This documentation is for an older version of the software. If you are using the current version of Cumulus Linux, this content may not be up to date. The current version of the documentation is available here. If you are redirected to the main page of the user guide, then this page may have been renamed; please search for it there.

LNV VXLAN Active-Active Mode

VXLAN active-active mode allows a pair of MLAG switches to act as a single VTEP, providing active-active VXLAN termination for bare metal as well as virtualized workloads.

Requirements

  • Each MLAG switch should be provisioned with a virtual IP address in the form of an anycast IP address for VXLAN datapath termination.
  • All MLAG requirements apply for VXLAN Active-Active mode.
  • LNV is the only supported control plane option for VXLAN active-active mode in this release. LNV can be configured for either service node replication or head-end replication.

• **Material provided**
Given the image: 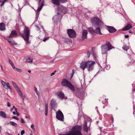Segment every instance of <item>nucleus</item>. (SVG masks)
<instances>
[{
	"instance_id": "nucleus-1",
	"label": "nucleus",
	"mask_w": 135,
	"mask_h": 135,
	"mask_svg": "<svg viewBox=\"0 0 135 135\" xmlns=\"http://www.w3.org/2000/svg\"><path fill=\"white\" fill-rule=\"evenodd\" d=\"M82 126L77 125L72 127L71 131H68L65 134L60 135H82Z\"/></svg>"
},
{
	"instance_id": "nucleus-2",
	"label": "nucleus",
	"mask_w": 135,
	"mask_h": 135,
	"mask_svg": "<svg viewBox=\"0 0 135 135\" xmlns=\"http://www.w3.org/2000/svg\"><path fill=\"white\" fill-rule=\"evenodd\" d=\"M30 32L29 28L26 26H25L24 28V33L22 35V37L23 38L27 43L28 44H30V42L29 41V35Z\"/></svg>"
},
{
	"instance_id": "nucleus-3",
	"label": "nucleus",
	"mask_w": 135,
	"mask_h": 135,
	"mask_svg": "<svg viewBox=\"0 0 135 135\" xmlns=\"http://www.w3.org/2000/svg\"><path fill=\"white\" fill-rule=\"evenodd\" d=\"M61 84L63 86H67L70 89L74 91L75 89L73 85L66 79H63L61 82Z\"/></svg>"
},
{
	"instance_id": "nucleus-4",
	"label": "nucleus",
	"mask_w": 135,
	"mask_h": 135,
	"mask_svg": "<svg viewBox=\"0 0 135 135\" xmlns=\"http://www.w3.org/2000/svg\"><path fill=\"white\" fill-rule=\"evenodd\" d=\"M95 64V62L94 61L89 60L87 61V69L89 71H91L94 69Z\"/></svg>"
},
{
	"instance_id": "nucleus-5",
	"label": "nucleus",
	"mask_w": 135,
	"mask_h": 135,
	"mask_svg": "<svg viewBox=\"0 0 135 135\" xmlns=\"http://www.w3.org/2000/svg\"><path fill=\"white\" fill-rule=\"evenodd\" d=\"M67 34L70 38H74L76 37V34L75 31L72 29H68L67 30Z\"/></svg>"
},
{
	"instance_id": "nucleus-6",
	"label": "nucleus",
	"mask_w": 135,
	"mask_h": 135,
	"mask_svg": "<svg viewBox=\"0 0 135 135\" xmlns=\"http://www.w3.org/2000/svg\"><path fill=\"white\" fill-rule=\"evenodd\" d=\"M56 117L57 119L62 121H64V116L63 114L60 110H59L56 112Z\"/></svg>"
},
{
	"instance_id": "nucleus-7",
	"label": "nucleus",
	"mask_w": 135,
	"mask_h": 135,
	"mask_svg": "<svg viewBox=\"0 0 135 135\" xmlns=\"http://www.w3.org/2000/svg\"><path fill=\"white\" fill-rule=\"evenodd\" d=\"M1 82L2 85L4 88L6 89L9 88L10 90L12 89V87L10 86L9 84L8 83H6L4 81L2 80H1Z\"/></svg>"
},
{
	"instance_id": "nucleus-8",
	"label": "nucleus",
	"mask_w": 135,
	"mask_h": 135,
	"mask_svg": "<svg viewBox=\"0 0 135 135\" xmlns=\"http://www.w3.org/2000/svg\"><path fill=\"white\" fill-rule=\"evenodd\" d=\"M88 32L86 30H83L82 33V40H84L87 38Z\"/></svg>"
},
{
	"instance_id": "nucleus-9",
	"label": "nucleus",
	"mask_w": 135,
	"mask_h": 135,
	"mask_svg": "<svg viewBox=\"0 0 135 135\" xmlns=\"http://www.w3.org/2000/svg\"><path fill=\"white\" fill-rule=\"evenodd\" d=\"M41 1V0H39V3L38 4L39 6L36 11L38 13L42 9L44 3V1H43L41 4H40V2Z\"/></svg>"
},
{
	"instance_id": "nucleus-10",
	"label": "nucleus",
	"mask_w": 135,
	"mask_h": 135,
	"mask_svg": "<svg viewBox=\"0 0 135 135\" xmlns=\"http://www.w3.org/2000/svg\"><path fill=\"white\" fill-rule=\"evenodd\" d=\"M17 34L16 31L15 30H13L12 31L9 36V37L10 38H12L17 37Z\"/></svg>"
},
{
	"instance_id": "nucleus-11",
	"label": "nucleus",
	"mask_w": 135,
	"mask_h": 135,
	"mask_svg": "<svg viewBox=\"0 0 135 135\" xmlns=\"http://www.w3.org/2000/svg\"><path fill=\"white\" fill-rule=\"evenodd\" d=\"M57 95L58 97L62 99H67L66 97H65L64 93L61 91H60L57 93Z\"/></svg>"
},
{
	"instance_id": "nucleus-12",
	"label": "nucleus",
	"mask_w": 135,
	"mask_h": 135,
	"mask_svg": "<svg viewBox=\"0 0 135 135\" xmlns=\"http://www.w3.org/2000/svg\"><path fill=\"white\" fill-rule=\"evenodd\" d=\"M80 68L84 70L85 68H87V61H83L80 64Z\"/></svg>"
},
{
	"instance_id": "nucleus-13",
	"label": "nucleus",
	"mask_w": 135,
	"mask_h": 135,
	"mask_svg": "<svg viewBox=\"0 0 135 135\" xmlns=\"http://www.w3.org/2000/svg\"><path fill=\"white\" fill-rule=\"evenodd\" d=\"M87 124L86 122H85L83 126V130L86 132H88L90 129L89 126H88L87 125Z\"/></svg>"
},
{
	"instance_id": "nucleus-14",
	"label": "nucleus",
	"mask_w": 135,
	"mask_h": 135,
	"mask_svg": "<svg viewBox=\"0 0 135 135\" xmlns=\"http://www.w3.org/2000/svg\"><path fill=\"white\" fill-rule=\"evenodd\" d=\"M132 27V26L131 24L130 23H128L125 27L122 28V31L128 30L131 28Z\"/></svg>"
},
{
	"instance_id": "nucleus-15",
	"label": "nucleus",
	"mask_w": 135,
	"mask_h": 135,
	"mask_svg": "<svg viewBox=\"0 0 135 135\" xmlns=\"http://www.w3.org/2000/svg\"><path fill=\"white\" fill-rule=\"evenodd\" d=\"M102 54H106L107 52V49L106 45H104L101 46Z\"/></svg>"
},
{
	"instance_id": "nucleus-16",
	"label": "nucleus",
	"mask_w": 135,
	"mask_h": 135,
	"mask_svg": "<svg viewBox=\"0 0 135 135\" xmlns=\"http://www.w3.org/2000/svg\"><path fill=\"white\" fill-rule=\"evenodd\" d=\"M95 27H96V29L94 31V32L98 34L102 35V34L101 32L100 28L98 27V25L97 24H96Z\"/></svg>"
},
{
	"instance_id": "nucleus-17",
	"label": "nucleus",
	"mask_w": 135,
	"mask_h": 135,
	"mask_svg": "<svg viewBox=\"0 0 135 135\" xmlns=\"http://www.w3.org/2000/svg\"><path fill=\"white\" fill-rule=\"evenodd\" d=\"M107 29L110 33H113L115 32L116 30L113 27L110 26H107Z\"/></svg>"
},
{
	"instance_id": "nucleus-18",
	"label": "nucleus",
	"mask_w": 135,
	"mask_h": 135,
	"mask_svg": "<svg viewBox=\"0 0 135 135\" xmlns=\"http://www.w3.org/2000/svg\"><path fill=\"white\" fill-rule=\"evenodd\" d=\"M105 44L107 47L108 51L109 50L112 49L114 48V47L112 46L109 42H106L105 43Z\"/></svg>"
},
{
	"instance_id": "nucleus-19",
	"label": "nucleus",
	"mask_w": 135,
	"mask_h": 135,
	"mask_svg": "<svg viewBox=\"0 0 135 135\" xmlns=\"http://www.w3.org/2000/svg\"><path fill=\"white\" fill-rule=\"evenodd\" d=\"M16 90L18 92L20 96L22 98L23 100H24L25 98V95H23L20 89V88Z\"/></svg>"
},
{
	"instance_id": "nucleus-20",
	"label": "nucleus",
	"mask_w": 135,
	"mask_h": 135,
	"mask_svg": "<svg viewBox=\"0 0 135 135\" xmlns=\"http://www.w3.org/2000/svg\"><path fill=\"white\" fill-rule=\"evenodd\" d=\"M5 25L3 23H0V31H4L5 30Z\"/></svg>"
},
{
	"instance_id": "nucleus-21",
	"label": "nucleus",
	"mask_w": 135,
	"mask_h": 135,
	"mask_svg": "<svg viewBox=\"0 0 135 135\" xmlns=\"http://www.w3.org/2000/svg\"><path fill=\"white\" fill-rule=\"evenodd\" d=\"M52 3L57 6H59L60 5V2L59 0H51Z\"/></svg>"
},
{
	"instance_id": "nucleus-22",
	"label": "nucleus",
	"mask_w": 135,
	"mask_h": 135,
	"mask_svg": "<svg viewBox=\"0 0 135 135\" xmlns=\"http://www.w3.org/2000/svg\"><path fill=\"white\" fill-rule=\"evenodd\" d=\"M48 111V105L47 103L45 104V116L47 115Z\"/></svg>"
},
{
	"instance_id": "nucleus-23",
	"label": "nucleus",
	"mask_w": 135,
	"mask_h": 135,
	"mask_svg": "<svg viewBox=\"0 0 135 135\" xmlns=\"http://www.w3.org/2000/svg\"><path fill=\"white\" fill-rule=\"evenodd\" d=\"M33 61V59L30 57H28L26 59V62H27L32 63Z\"/></svg>"
},
{
	"instance_id": "nucleus-24",
	"label": "nucleus",
	"mask_w": 135,
	"mask_h": 135,
	"mask_svg": "<svg viewBox=\"0 0 135 135\" xmlns=\"http://www.w3.org/2000/svg\"><path fill=\"white\" fill-rule=\"evenodd\" d=\"M12 83L14 87L16 89V90L20 88L18 87L16 84L15 82L12 81Z\"/></svg>"
},
{
	"instance_id": "nucleus-25",
	"label": "nucleus",
	"mask_w": 135,
	"mask_h": 135,
	"mask_svg": "<svg viewBox=\"0 0 135 135\" xmlns=\"http://www.w3.org/2000/svg\"><path fill=\"white\" fill-rule=\"evenodd\" d=\"M0 115L4 118H6V113L2 111L0 112Z\"/></svg>"
},
{
	"instance_id": "nucleus-26",
	"label": "nucleus",
	"mask_w": 135,
	"mask_h": 135,
	"mask_svg": "<svg viewBox=\"0 0 135 135\" xmlns=\"http://www.w3.org/2000/svg\"><path fill=\"white\" fill-rule=\"evenodd\" d=\"M88 31L91 33H94L95 31L93 30V28L92 27H89L88 28Z\"/></svg>"
},
{
	"instance_id": "nucleus-27",
	"label": "nucleus",
	"mask_w": 135,
	"mask_h": 135,
	"mask_svg": "<svg viewBox=\"0 0 135 135\" xmlns=\"http://www.w3.org/2000/svg\"><path fill=\"white\" fill-rule=\"evenodd\" d=\"M122 48L124 50L127 51V50L129 49V47L128 46L124 45L122 47Z\"/></svg>"
},
{
	"instance_id": "nucleus-28",
	"label": "nucleus",
	"mask_w": 135,
	"mask_h": 135,
	"mask_svg": "<svg viewBox=\"0 0 135 135\" xmlns=\"http://www.w3.org/2000/svg\"><path fill=\"white\" fill-rule=\"evenodd\" d=\"M9 123L11 125L15 127H17L18 125L17 123H15L13 122L10 121L9 122Z\"/></svg>"
},
{
	"instance_id": "nucleus-29",
	"label": "nucleus",
	"mask_w": 135,
	"mask_h": 135,
	"mask_svg": "<svg viewBox=\"0 0 135 135\" xmlns=\"http://www.w3.org/2000/svg\"><path fill=\"white\" fill-rule=\"evenodd\" d=\"M51 105L52 106H54L55 104V102L54 99H52L51 102Z\"/></svg>"
},
{
	"instance_id": "nucleus-30",
	"label": "nucleus",
	"mask_w": 135,
	"mask_h": 135,
	"mask_svg": "<svg viewBox=\"0 0 135 135\" xmlns=\"http://www.w3.org/2000/svg\"><path fill=\"white\" fill-rule=\"evenodd\" d=\"M8 61L10 64L11 65L12 67L13 68H15V66L14 64H13L12 61L10 59H9L8 60Z\"/></svg>"
},
{
	"instance_id": "nucleus-31",
	"label": "nucleus",
	"mask_w": 135,
	"mask_h": 135,
	"mask_svg": "<svg viewBox=\"0 0 135 135\" xmlns=\"http://www.w3.org/2000/svg\"><path fill=\"white\" fill-rule=\"evenodd\" d=\"M13 69L14 70H16L17 71H18V72H22V70L21 69H19V68H16L15 67V68H13Z\"/></svg>"
},
{
	"instance_id": "nucleus-32",
	"label": "nucleus",
	"mask_w": 135,
	"mask_h": 135,
	"mask_svg": "<svg viewBox=\"0 0 135 135\" xmlns=\"http://www.w3.org/2000/svg\"><path fill=\"white\" fill-rule=\"evenodd\" d=\"M108 99H105V101L104 102L102 101V103L103 104H107L108 103Z\"/></svg>"
},
{
	"instance_id": "nucleus-33",
	"label": "nucleus",
	"mask_w": 135,
	"mask_h": 135,
	"mask_svg": "<svg viewBox=\"0 0 135 135\" xmlns=\"http://www.w3.org/2000/svg\"><path fill=\"white\" fill-rule=\"evenodd\" d=\"M7 40L9 42V43L10 44H11L12 45H13L15 44H14L15 42H14L10 41L9 40Z\"/></svg>"
},
{
	"instance_id": "nucleus-34",
	"label": "nucleus",
	"mask_w": 135,
	"mask_h": 135,
	"mask_svg": "<svg viewBox=\"0 0 135 135\" xmlns=\"http://www.w3.org/2000/svg\"><path fill=\"white\" fill-rule=\"evenodd\" d=\"M87 55L88 56V58H89L90 56V51H88L86 52Z\"/></svg>"
},
{
	"instance_id": "nucleus-35",
	"label": "nucleus",
	"mask_w": 135,
	"mask_h": 135,
	"mask_svg": "<svg viewBox=\"0 0 135 135\" xmlns=\"http://www.w3.org/2000/svg\"><path fill=\"white\" fill-rule=\"evenodd\" d=\"M49 37H47L44 38L43 41L44 42H45L47 40L49 39Z\"/></svg>"
},
{
	"instance_id": "nucleus-36",
	"label": "nucleus",
	"mask_w": 135,
	"mask_h": 135,
	"mask_svg": "<svg viewBox=\"0 0 135 135\" xmlns=\"http://www.w3.org/2000/svg\"><path fill=\"white\" fill-rule=\"evenodd\" d=\"M35 91L36 92V93L37 95L38 96H39V92L37 90V89L36 88H35Z\"/></svg>"
},
{
	"instance_id": "nucleus-37",
	"label": "nucleus",
	"mask_w": 135,
	"mask_h": 135,
	"mask_svg": "<svg viewBox=\"0 0 135 135\" xmlns=\"http://www.w3.org/2000/svg\"><path fill=\"white\" fill-rule=\"evenodd\" d=\"M61 3H65L67 2V0H59Z\"/></svg>"
},
{
	"instance_id": "nucleus-38",
	"label": "nucleus",
	"mask_w": 135,
	"mask_h": 135,
	"mask_svg": "<svg viewBox=\"0 0 135 135\" xmlns=\"http://www.w3.org/2000/svg\"><path fill=\"white\" fill-rule=\"evenodd\" d=\"M25 133V131L24 130H22L21 132V135H23Z\"/></svg>"
},
{
	"instance_id": "nucleus-39",
	"label": "nucleus",
	"mask_w": 135,
	"mask_h": 135,
	"mask_svg": "<svg viewBox=\"0 0 135 135\" xmlns=\"http://www.w3.org/2000/svg\"><path fill=\"white\" fill-rule=\"evenodd\" d=\"M12 118L14 119H16L17 120H18L19 119L17 117H16V116H15L13 117H12Z\"/></svg>"
},
{
	"instance_id": "nucleus-40",
	"label": "nucleus",
	"mask_w": 135,
	"mask_h": 135,
	"mask_svg": "<svg viewBox=\"0 0 135 135\" xmlns=\"http://www.w3.org/2000/svg\"><path fill=\"white\" fill-rule=\"evenodd\" d=\"M7 106L8 107H10L11 106L10 103L9 102H7Z\"/></svg>"
},
{
	"instance_id": "nucleus-41",
	"label": "nucleus",
	"mask_w": 135,
	"mask_h": 135,
	"mask_svg": "<svg viewBox=\"0 0 135 135\" xmlns=\"http://www.w3.org/2000/svg\"><path fill=\"white\" fill-rule=\"evenodd\" d=\"M31 127L32 129L34 130H35V128H34V126L33 124L31 125Z\"/></svg>"
},
{
	"instance_id": "nucleus-42",
	"label": "nucleus",
	"mask_w": 135,
	"mask_h": 135,
	"mask_svg": "<svg viewBox=\"0 0 135 135\" xmlns=\"http://www.w3.org/2000/svg\"><path fill=\"white\" fill-rule=\"evenodd\" d=\"M21 122L22 123H25V122L24 120L22 118L21 119Z\"/></svg>"
},
{
	"instance_id": "nucleus-43",
	"label": "nucleus",
	"mask_w": 135,
	"mask_h": 135,
	"mask_svg": "<svg viewBox=\"0 0 135 135\" xmlns=\"http://www.w3.org/2000/svg\"><path fill=\"white\" fill-rule=\"evenodd\" d=\"M56 71H54L51 74V76H52L53 75H54L55 74V73L56 72Z\"/></svg>"
},
{
	"instance_id": "nucleus-44",
	"label": "nucleus",
	"mask_w": 135,
	"mask_h": 135,
	"mask_svg": "<svg viewBox=\"0 0 135 135\" xmlns=\"http://www.w3.org/2000/svg\"><path fill=\"white\" fill-rule=\"evenodd\" d=\"M72 71V77L73 76V75H74V69H73Z\"/></svg>"
},
{
	"instance_id": "nucleus-45",
	"label": "nucleus",
	"mask_w": 135,
	"mask_h": 135,
	"mask_svg": "<svg viewBox=\"0 0 135 135\" xmlns=\"http://www.w3.org/2000/svg\"><path fill=\"white\" fill-rule=\"evenodd\" d=\"M1 3H2L1 5V6H3V5L4 4V3L3 2H1Z\"/></svg>"
},
{
	"instance_id": "nucleus-46",
	"label": "nucleus",
	"mask_w": 135,
	"mask_h": 135,
	"mask_svg": "<svg viewBox=\"0 0 135 135\" xmlns=\"http://www.w3.org/2000/svg\"><path fill=\"white\" fill-rule=\"evenodd\" d=\"M124 37L125 38H127L129 36L128 35H126L124 36Z\"/></svg>"
},
{
	"instance_id": "nucleus-47",
	"label": "nucleus",
	"mask_w": 135,
	"mask_h": 135,
	"mask_svg": "<svg viewBox=\"0 0 135 135\" xmlns=\"http://www.w3.org/2000/svg\"><path fill=\"white\" fill-rule=\"evenodd\" d=\"M69 42H70L71 44L72 43V41L71 40H69Z\"/></svg>"
},
{
	"instance_id": "nucleus-48",
	"label": "nucleus",
	"mask_w": 135,
	"mask_h": 135,
	"mask_svg": "<svg viewBox=\"0 0 135 135\" xmlns=\"http://www.w3.org/2000/svg\"><path fill=\"white\" fill-rule=\"evenodd\" d=\"M111 115L112 116V122H113V119H114L113 118V115Z\"/></svg>"
},
{
	"instance_id": "nucleus-49",
	"label": "nucleus",
	"mask_w": 135,
	"mask_h": 135,
	"mask_svg": "<svg viewBox=\"0 0 135 135\" xmlns=\"http://www.w3.org/2000/svg\"><path fill=\"white\" fill-rule=\"evenodd\" d=\"M7 1H8V0H3L2 2L5 3V2H6Z\"/></svg>"
},
{
	"instance_id": "nucleus-50",
	"label": "nucleus",
	"mask_w": 135,
	"mask_h": 135,
	"mask_svg": "<svg viewBox=\"0 0 135 135\" xmlns=\"http://www.w3.org/2000/svg\"><path fill=\"white\" fill-rule=\"evenodd\" d=\"M16 114L18 116H19V113L17 112H16Z\"/></svg>"
},
{
	"instance_id": "nucleus-51",
	"label": "nucleus",
	"mask_w": 135,
	"mask_h": 135,
	"mask_svg": "<svg viewBox=\"0 0 135 135\" xmlns=\"http://www.w3.org/2000/svg\"><path fill=\"white\" fill-rule=\"evenodd\" d=\"M15 111H16V112H17V108H15Z\"/></svg>"
},
{
	"instance_id": "nucleus-52",
	"label": "nucleus",
	"mask_w": 135,
	"mask_h": 135,
	"mask_svg": "<svg viewBox=\"0 0 135 135\" xmlns=\"http://www.w3.org/2000/svg\"><path fill=\"white\" fill-rule=\"evenodd\" d=\"M129 32V33H132V32L131 31V30H129L128 31Z\"/></svg>"
},
{
	"instance_id": "nucleus-53",
	"label": "nucleus",
	"mask_w": 135,
	"mask_h": 135,
	"mask_svg": "<svg viewBox=\"0 0 135 135\" xmlns=\"http://www.w3.org/2000/svg\"><path fill=\"white\" fill-rule=\"evenodd\" d=\"M133 92H135V89H133L132 90Z\"/></svg>"
},
{
	"instance_id": "nucleus-54",
	"label": "nucleus",
	"mask_w": 135,
	"mask_h": 135,
	"mask_svg": "<svg viewBox=\"0 0 135 135\" xmlns=\"http://www.w3.org/2000/svg\"><path fill=\"white\" fill-rule=\"evenodd\" d=\"M13 113L14 115H15L16 114V113L15 112H13Z\"/></svg>"
},
{
	"instance_id": "nucleus-55",
	"label": "nucleus",
	"mask_w": 135,
	"mask_h": 135,
	"mask_svg": "<svg viewBox=\"0 0 135 135\" xmlns=\"http://www.w3.org/2000/svg\"><path fill=\"white\" fill-rule=\"evenodd\" d=\"M95 19H97V17H95V18H93L92 19L93 20H95Z\"/></svg>"
},
{
	"instance_id": "nucleus-56",
	"label": "nucleus",
	"mask_w": 135,
	"mask_h": 135,
	"mask_svg": "<svg viewBox=\"0 0 135 135\" xmlns=\"http://www.w3.org/2000/svg\"><path fill=\"white\" fill-rule=\"evenodd\" d=\"M56 17H57V16H55L54 17H53V18H56Z\"/></svg>"
},
{
	"instance_id": "nucleus-57",
	"label": "nucleus",
	"mask_w": 135,
	"mask_h": 135,
	"mask_svg": "<svg viewBox=\"0 0 135 135\" xmlns=\"http://www.w3.org/2000/svg\"><path fill=\"white\" fill-rule=\"evenodd\" d=\"M28 72H29V73H31V70H29L28 71Z\"/></svg>"
},
{
	"instance_id": "nucleus-58",
	"label": "nucleus",
	"mask_w": 135,
	"mask_h": 135,
	"mask_svg": "<svg viewBox=\"0 0 135 135\" xmlns=\"http://www.w3.org/2000/svg\"><path fill=\"white\" fill-rule=\"evenodd\" d=\"M25 118H29V117H27V116H26V117H25Z\"/></svg>"
},
{
	"instance_id": "nucleus-59",
	"label": "nucleus",
	"mask_w": 135,
	"mask_h": 135,
	"mask_svg": "<svg viewBox=\"0 0 135 135\" xmlns=\"http://www.w3.org/2000/svg\"><path fill=\"white\" fill-rule=\"evenodd\" d=\"M37 30L39 31H40V29L39 28H38V29H37Z\"/></svg>"
},
{
	"instance_id": "nucleus-60",
	"label": "nucleus",
	"mask_w": 135,
	"mask_h": 135,
	"mask_svg": "<svg viewBox=\"0 0 135 135\" xmlns=\"http://www.w3.org/2000/svg\"><path fill=\"white\" fill-rule=\"evenodd\" d=\"M15 108H16V107H15L14 106H13V107L12 108H13H13L15 109Z\"/></svg>"
},
{
	"instance_id": "nucleus-61",
	"label": "nucleus",
	"mask_w": 135,
	"mask_h": 135,
	"mask_svg": "<svg viewBox=\"0 0 135 135\" xmlns=\"http://www.w3.org/2000/svg\"><path fill=\"white\" fill-rule=\"evenodd\" d=\"M13 108H12L11 109V111H12V110H13Z\"/></svg>"
},
{
	"instance_id": "nucleus-62",
	"label": "nucleus",
	"mask_w": 135,
	"mask_h": 135,
	"mask_svg": "<svg viewBox=\"0 0 135 135\" xmlns=\"http://www.w3.org/2000/svg\"><path fill=\"white\" fill-rule=\"evenodd\" d=\"M3 0H0V2H2Z\"/></svg>"
},
{
	"instance_id": "nucleus-63",
	"label": "nucleus",
	"mask_w": 135,
	"mask_h": 135,
	"mask_svg": "<svg viewBox=\"0 0 135 135\" xmlns=\"http://www.w3.org/2000/svg\"><path fill=\"white\" fill-rule=\"evenodd\" d=\"M1 69H2V70H3V68H2V66H1Z\"/></svg>"
},
{
	"instance_id": "nucleus-64",
	"label": "nucleus",
	"mask_w": 135,
	"mask_h": 135,
	"mask_svg": "<svg viewBox=\"0 0 135 135\" xmlns=\"http://www.w3.org/2000/svg\"><path fill=\"white\" fill-rule=\"evenodd\" d=\"M37 17H36V21H37Z\"/></svg>"
}]
</instances>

• **What the exercise asks**
Reproduce a portion of the text on LNV VXLAN active-active mode, starting with "This documentation is" and going on through "for it there.".

• **Solution to this exercise**
This documentation is for an older version of the software. If you are using the current version of Cumulus Linux, this content may not be up to date. The current version of the documentation is available here. If you are redirected to the main page of the user guide, then this page may have been renamed; please search for it there.